Mail Message Metering
Originally published in _;login: The Magazine of USENIX and SAGE_ (December
2000). Published by permission of The USENIX Association
Problem Definition
The scourge of spam has existed since the commercialization of the Internet
began in the early nineteen nineties. Unfortunately, spam is here to stay
irrespective of any legal, procedural and technical measures are used to
contain it. ZipLink, as a wholesale provider of Internet access, is in a
unique position to do its part in stopping spam from emanating from its network
saving other network operators and end users time, money and inconvenience.
The March 6, 2000 edition of Interactive Week contained an article outlining
the bankruptcy of AGIS, a wholesale provider of Internet access who harbored
spammers.

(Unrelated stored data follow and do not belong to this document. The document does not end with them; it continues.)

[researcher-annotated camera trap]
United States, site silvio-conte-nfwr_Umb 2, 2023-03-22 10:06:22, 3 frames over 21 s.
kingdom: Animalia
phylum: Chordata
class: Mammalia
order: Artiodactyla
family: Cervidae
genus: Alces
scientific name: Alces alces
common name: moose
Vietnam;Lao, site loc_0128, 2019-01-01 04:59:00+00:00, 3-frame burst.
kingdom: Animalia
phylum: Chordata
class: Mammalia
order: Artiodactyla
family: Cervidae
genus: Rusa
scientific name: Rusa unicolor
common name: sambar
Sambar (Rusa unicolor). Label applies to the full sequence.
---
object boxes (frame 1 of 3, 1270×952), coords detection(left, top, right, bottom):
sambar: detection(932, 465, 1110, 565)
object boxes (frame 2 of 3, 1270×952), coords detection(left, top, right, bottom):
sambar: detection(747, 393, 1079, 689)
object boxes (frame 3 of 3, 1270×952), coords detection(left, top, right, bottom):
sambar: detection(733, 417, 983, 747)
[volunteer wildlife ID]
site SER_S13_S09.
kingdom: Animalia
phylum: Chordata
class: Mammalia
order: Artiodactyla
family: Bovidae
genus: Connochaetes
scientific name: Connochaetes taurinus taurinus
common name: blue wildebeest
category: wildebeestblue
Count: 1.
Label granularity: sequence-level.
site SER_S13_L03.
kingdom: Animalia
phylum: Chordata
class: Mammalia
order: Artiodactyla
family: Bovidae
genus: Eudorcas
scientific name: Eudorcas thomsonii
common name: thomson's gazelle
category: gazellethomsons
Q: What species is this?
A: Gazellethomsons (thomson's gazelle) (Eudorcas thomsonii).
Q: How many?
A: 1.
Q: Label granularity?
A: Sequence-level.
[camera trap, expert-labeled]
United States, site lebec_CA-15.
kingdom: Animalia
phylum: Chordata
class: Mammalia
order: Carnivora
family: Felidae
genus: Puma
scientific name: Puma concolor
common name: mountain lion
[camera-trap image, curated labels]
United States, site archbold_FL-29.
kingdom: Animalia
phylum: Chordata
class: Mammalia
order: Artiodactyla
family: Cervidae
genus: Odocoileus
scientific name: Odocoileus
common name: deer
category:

In this article the author Max Smetannikov states, “(Lawlor,
president of AGIS) opened AGIS to unsolicited commercial e-mailers and only
relented after a walkout of key technical staff and a crippling hack attack
in 1997.” The issue of spam is critical for organizations like ZipLink.
If we don’t try to eliminate spam, our transit providers and peers
will shut us down, causing our business to cease operating as almost happened
to AGIS.
The problem of unsolicited commercial email or UCE from a wholesale provider’s
perspective is two part:
- how to reroute all mail traffic to a single point (mail relay) without
causing undue stress on our wholesale customers and end subscribers, and
- how to identify a bulk mailer in progress
The first problem is solved by redirecting SMTP (outbound mail) sessions
to centralized mail relays at appropriate points throughout our network.
The second issue depends on how one defines a spammer. ZipLink believes that
a user who exceeds a certain message count per unit of time can be accurately
defined as a spammer in progress.
Our goals for a technical solution for the problem of spam include:
- blocking at least 50% of outbound spam;
- creating little or no impact on customer ISP and end user;
- having the ability to exclude certain domains and users;
- providing a solution that is configurable and scalable;
- minimizing the impact on existing infrastructure; and
- utilizing free software where possible.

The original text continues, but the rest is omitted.